Tuesday, March 17, 2009

Confessions of a Berlitz-Tape Chicana by Demetria Martinez

The following is ripped straight from my notes from lectures at UCLA from Prof. Limon, as well as some of my own observations about Confessions of a Berlitz-Tape Chicana by Demetria Martinez. I hope these notes are helpful in suggesting things to look for as you read the text.

Martinez’ essay collection is a great example of what it means to live in a rapidly shifting society; in the new millennium, ideas of health, wealth, science and religion change as quickly as the skies over New England. Further, Martinez layers the issues of being female over these other complex topics, as well as the questions of living on the Frontera

It’s a series of funny personal essays. Well, not all of them are funny but the memorable ones are. She talks about human rights issues in the US: meal vouchers to give the homeless in lieu of spare change, universal health care, the debate over the use of the Spanish language in schools, the divide between those who are “more Mexican than you” and the standard issue Chicana.

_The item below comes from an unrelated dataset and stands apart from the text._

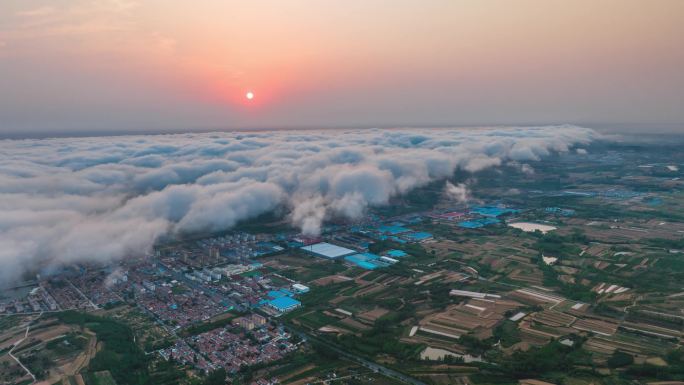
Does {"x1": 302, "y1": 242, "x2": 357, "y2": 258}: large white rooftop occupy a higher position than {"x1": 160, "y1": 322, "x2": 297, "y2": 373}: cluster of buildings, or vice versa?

She debates the choice of title in an essay called “By Any Other Name,” deciding in turn to be Latina “to promote pan-American unity”, Mexican because she likes that it “makes people flinch” also Mexican American caz everybody else is one, and Hispanic is fine in general for those who “couldn't’t care less about the debate over naming but who know they’d better get out and vote because right now they are screwed: low wages, substandard education, no health insurance, over-represented in prisons and military uniforms.”